The histograms of the control experiment suggested by Diaconis were inordinately flat. (p=0.003)
The histograms of the 3 other control texts reported in WRR 1987 preprint were inordinately flat (p=0.003, p=0.017 and p=0.86.)
The p-values of Gans' experiment (based on WRR's method at the time) were also inordinately close. (p=0.002)
We also point out that WRR changed their measurement tools during the review process of their paper. These changes were apparently unknown to the referees.

A file of distances

Challenges for the interested reader

1. Did the Maharishi meditation program influence middle-east peace and car accidents in Jerusalem?
The following paper was published in a peer-reviewed scientific journal:
ORME-JOHNSON, D. W.; ALEXANDER, C. N.; DAVIES, J. L.; CHANDLER, H. M.; and LARIMORE, W. E. International peace project in the Middle East: The effect of the Maharishi Technology of the Unified Field. Journal of Conflict Resolution , 32(4): 776-812, 1988.

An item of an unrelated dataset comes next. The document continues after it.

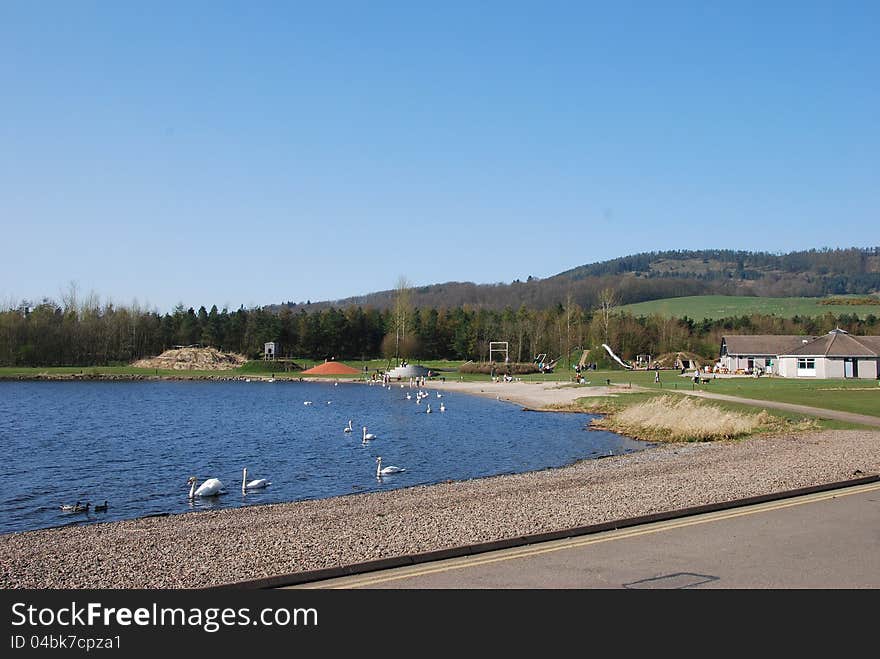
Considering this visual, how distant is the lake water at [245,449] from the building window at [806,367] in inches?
1311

A rather small group of meditators seemed to have achieved: "Improved Quality of National Life as Measured by Composite Indices Comprising Data on War Intensity in Lebanon, Newspaper Content Analysis of Israeli National Mood, Tel Aviv Stock Index, Automobile Accident Rate in Jerusalem, Number of Fires in Jerusalem, and Maximum Temperature in Jerusalem; Significant Improvement in Each Variable in the Index (Israel, 1983). Decreased War Deaths (Lebanon, 1983)."
The strong correspondence between the number of Transcendental Meditation-Sidhi program participants in the group in Jerusalem and a composite index of all the variables above can only be described as amazing. The graph can be found Here .

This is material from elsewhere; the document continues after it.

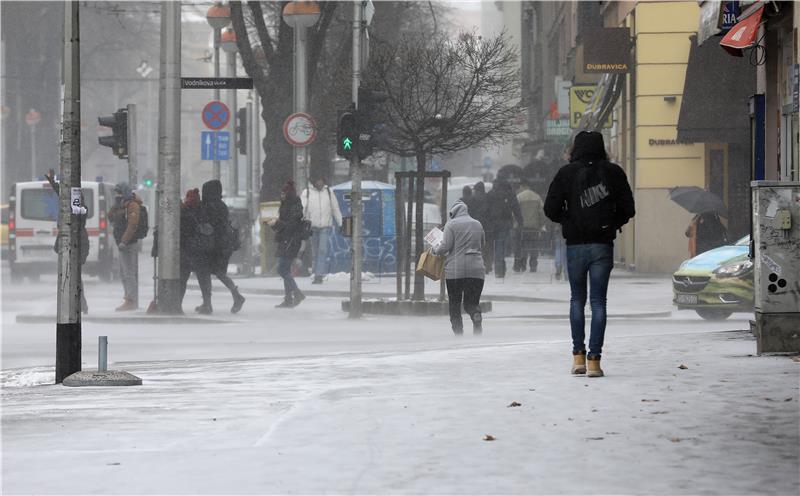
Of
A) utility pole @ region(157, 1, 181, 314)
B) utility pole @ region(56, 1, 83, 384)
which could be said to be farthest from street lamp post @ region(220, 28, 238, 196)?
utility pole @ region(56, 1, 83, 384)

Challenge: Find out what is going on.
2. Study statistically the changes between the two versions of distances
WRR described in their 87 preprint all the distances (152 for the first list and 163 for the second) between Rabbis and appellations. The histograms of the Statistical Science paper are based on these distances.
They also supplied computer programs els1.c (and later els2.c) which give somewhat different distances.
WRR claimed that
the changes represent a blind debugging process.

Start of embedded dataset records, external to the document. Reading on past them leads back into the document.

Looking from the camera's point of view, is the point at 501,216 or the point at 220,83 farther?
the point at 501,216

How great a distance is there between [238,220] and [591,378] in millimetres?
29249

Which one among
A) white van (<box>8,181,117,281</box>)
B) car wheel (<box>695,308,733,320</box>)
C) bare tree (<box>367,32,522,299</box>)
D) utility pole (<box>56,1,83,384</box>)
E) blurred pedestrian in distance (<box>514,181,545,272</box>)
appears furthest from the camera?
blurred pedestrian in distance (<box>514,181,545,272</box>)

The findings of our paper suggest that
the defunct distances represent deliberate effort towards similarity.
Our paper is based only on studying the original list of distances.
Challenge: study our hypothesis based on the two versions of distances.
3. A conjecture on the distribution of distances.
WRR give no clue how the distances in their samples will look like except that their distributions will be skewed towards small distances.
In the second version of my paper I proposed a conjecture for the distributions of distances which is based on the assumption of biased data-selection towards success in a permutation test:
If you have a sample of size n and the product of the numbers in the sample is A then the distribution will be given by: The probability that x is smaller than t is
(1- log t/log A)**(n-1).
The rational is that apart from the sample size and product of the entries, the distances will be "random".
Challenge: Check this conjecture for the distribution of distances for the various "successful" samples described by Witztum, Rips, Gans etc.